4-bit Inference
Efficient 4-bit Inference (NF4, FP4)
This release adds efficient inference routines for batch size 1. Expected speedups vs 16-bit precision (fp16/bf16) for matrix multiplications with inner product dimension of at least 4096 (LLaMA 7B) is:
- 2.2x for Turing (T4, RTX 2080, etc.)
- 3.4x for Ampere (A100, A40, RTX 3090, etc.)
- 4.0x for Ada/Hopper (H100, L40, RTX 4090, etc.)
The inference kernels for batch size 1 are about 8x faster than 4-bit training kernel for QLoRA. This means you can take advantage the new kernels by separating a multi-batch 4-bit query into multiple requests with batch size 1.
No code changes are needed to take advantage of the new kernels as long as a batch size of 1 is used.

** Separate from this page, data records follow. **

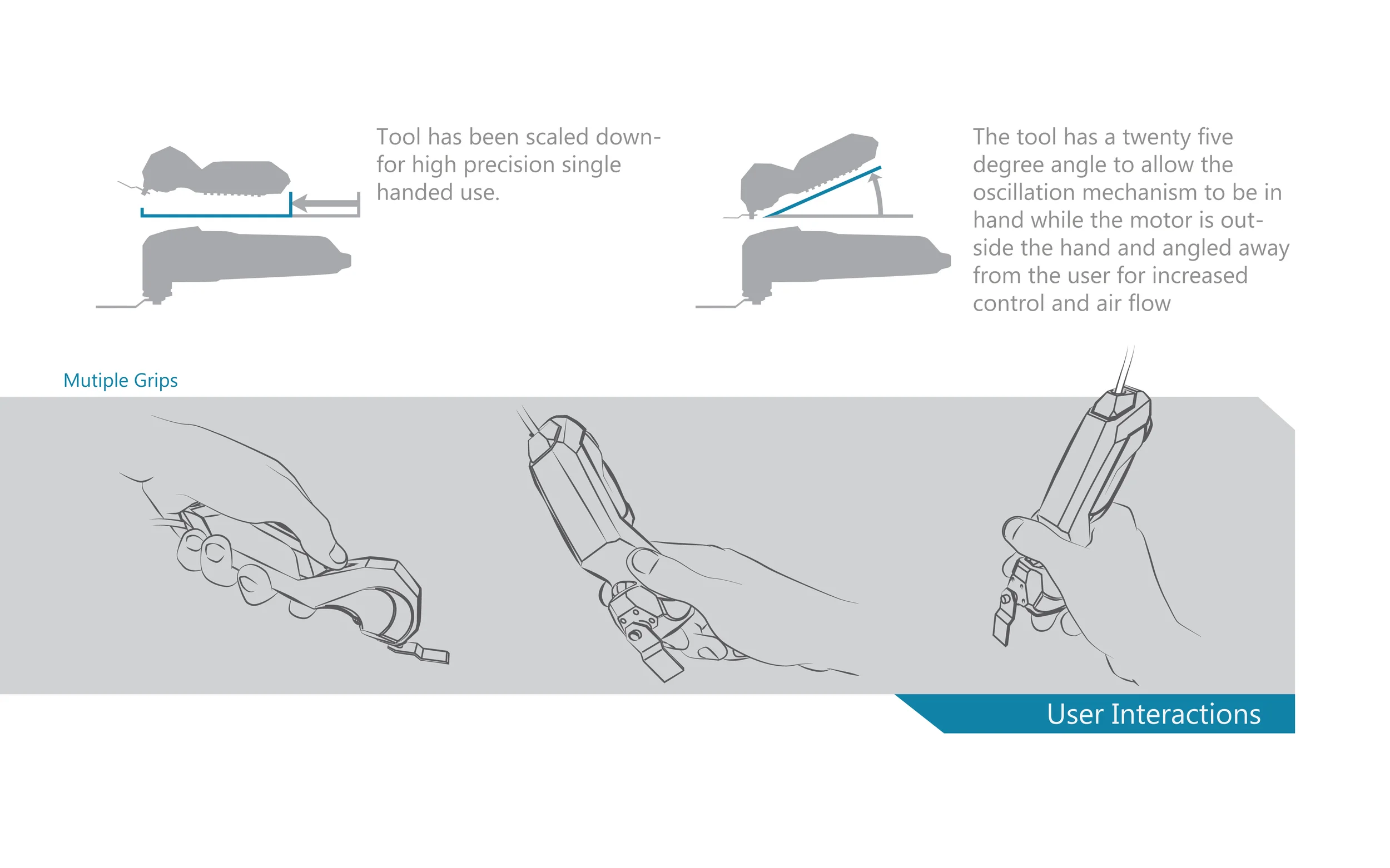 Tool has been scaled down-for high precision single handed use.

The tool has a twenty five degree angle to allow the oscillation mechanism to be in hand while the motor is outside the hand and angled away from the user for increased control and air flow

Mutiple Grips

User Interactions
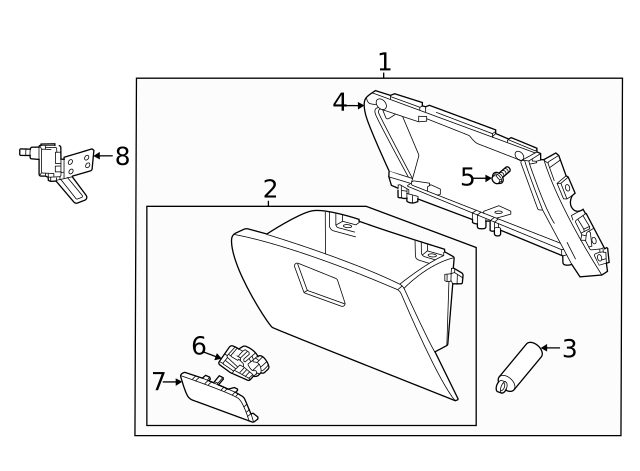 1
4
8
5
2
6
3
7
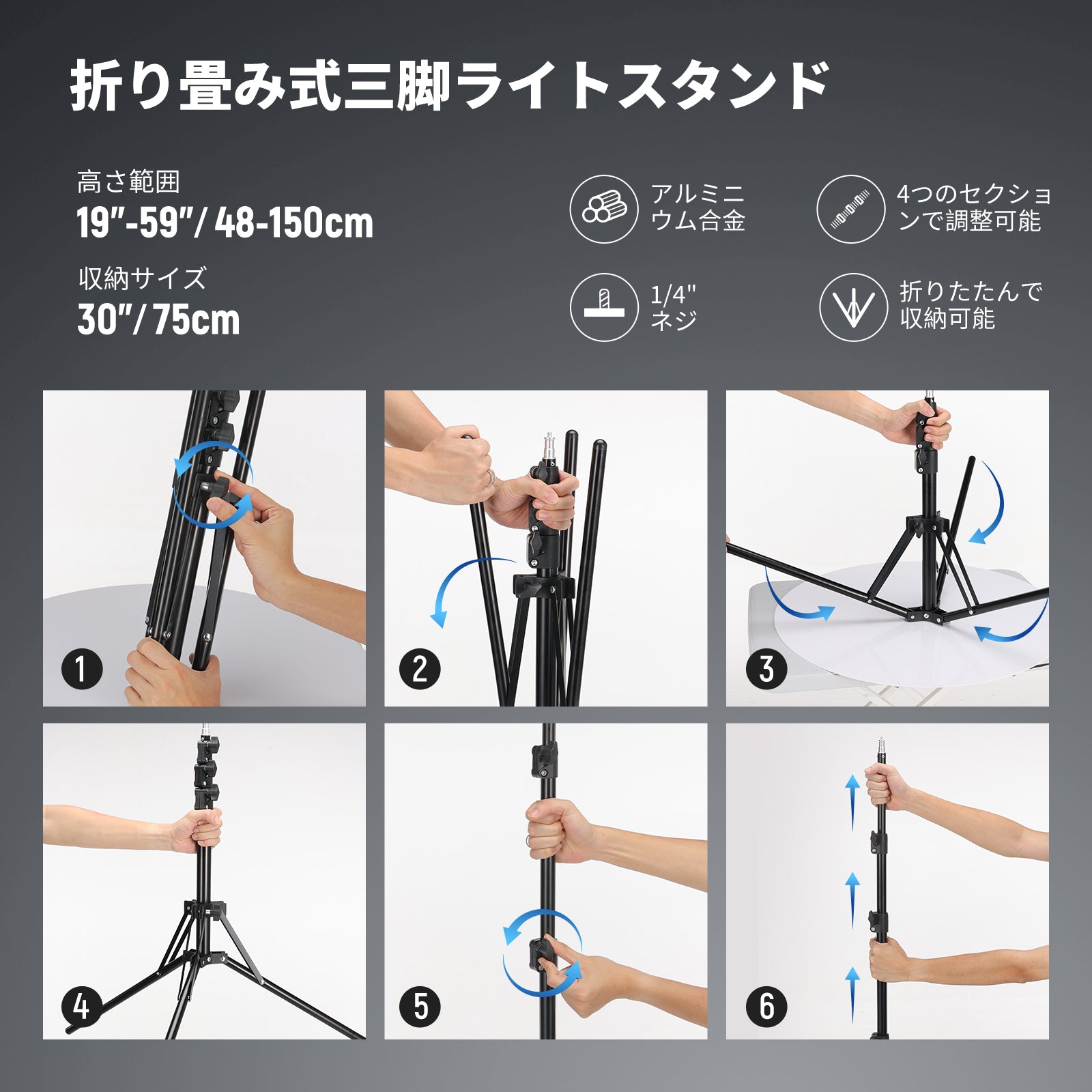 折り畳み式三脚ライトスタンド

高さ範囲
19"-59"/ 48-150cm

収納サイズ
30"/ 75cm

アルミニウム合金

4つのセクションで調整可能

1/4" ネジ

折りたたんで収納可能

1

2

3

4

5

6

Big thanks to @crowsonkb, @Birch-san, and @sekstini for some beta testing and helping to debug some early errors.
Changelog
Features:
- Added 4-bit inference kernels for batch size=1. Currently supported are the NF4, FP4 data types.
- Added support for quantizations of bfloat16 input data.
Bug fixes:
- Added
device
variable for bitsandbytes layers to be compatible with PyTorch layers.
Deprecated:
- Binaries for CUDA 11.2, 11.6 no longer ship with
pip install bitsandbytes
and need to be compiled from source.